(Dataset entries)
-------

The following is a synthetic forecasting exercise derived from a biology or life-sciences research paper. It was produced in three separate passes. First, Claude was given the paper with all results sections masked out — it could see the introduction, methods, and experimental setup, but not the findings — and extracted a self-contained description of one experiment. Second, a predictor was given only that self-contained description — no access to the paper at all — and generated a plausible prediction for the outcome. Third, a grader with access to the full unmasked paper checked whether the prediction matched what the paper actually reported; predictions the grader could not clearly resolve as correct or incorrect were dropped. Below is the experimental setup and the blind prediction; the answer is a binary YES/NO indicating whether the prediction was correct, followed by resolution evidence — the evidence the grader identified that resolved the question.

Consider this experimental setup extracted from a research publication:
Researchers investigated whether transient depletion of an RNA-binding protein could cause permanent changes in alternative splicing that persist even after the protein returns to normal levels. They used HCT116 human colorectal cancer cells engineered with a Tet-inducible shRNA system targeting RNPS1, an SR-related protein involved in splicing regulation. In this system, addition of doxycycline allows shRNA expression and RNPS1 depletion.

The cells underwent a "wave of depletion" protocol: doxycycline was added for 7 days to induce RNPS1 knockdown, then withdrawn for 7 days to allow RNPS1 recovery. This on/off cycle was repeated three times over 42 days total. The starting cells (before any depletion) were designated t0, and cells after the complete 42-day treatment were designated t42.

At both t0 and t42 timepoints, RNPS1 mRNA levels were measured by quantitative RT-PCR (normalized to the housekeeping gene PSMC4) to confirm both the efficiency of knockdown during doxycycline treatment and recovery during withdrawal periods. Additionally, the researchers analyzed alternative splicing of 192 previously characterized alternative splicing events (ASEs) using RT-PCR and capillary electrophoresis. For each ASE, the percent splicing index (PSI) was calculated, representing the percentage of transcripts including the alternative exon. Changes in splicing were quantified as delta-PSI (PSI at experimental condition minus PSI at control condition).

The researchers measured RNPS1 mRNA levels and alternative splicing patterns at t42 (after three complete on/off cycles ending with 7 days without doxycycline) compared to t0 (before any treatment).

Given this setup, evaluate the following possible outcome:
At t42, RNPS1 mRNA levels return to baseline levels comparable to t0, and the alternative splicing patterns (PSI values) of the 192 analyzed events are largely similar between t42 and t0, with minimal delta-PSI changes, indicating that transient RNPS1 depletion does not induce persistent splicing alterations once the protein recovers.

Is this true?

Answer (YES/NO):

-------

● WORK TO BE COMPLETED: Locate "At t42, RNPS1" in the data above. Then repeat, exactly, its line and each line after it through the last, adding nothing.

● RESPONSE:
At t42, RNPS1 mRNA levels return to baseline levels comparable to t0, and the alternative splicing patterns (PSI values) of the 192 analyzed events are largely similar between t42 and t0, with minimal delta-PSI changes, indicating that transient RNPS1 depletion does not induce persistent splicing alterations once the protein recovers.

Is this true?

Answer (YES/NO):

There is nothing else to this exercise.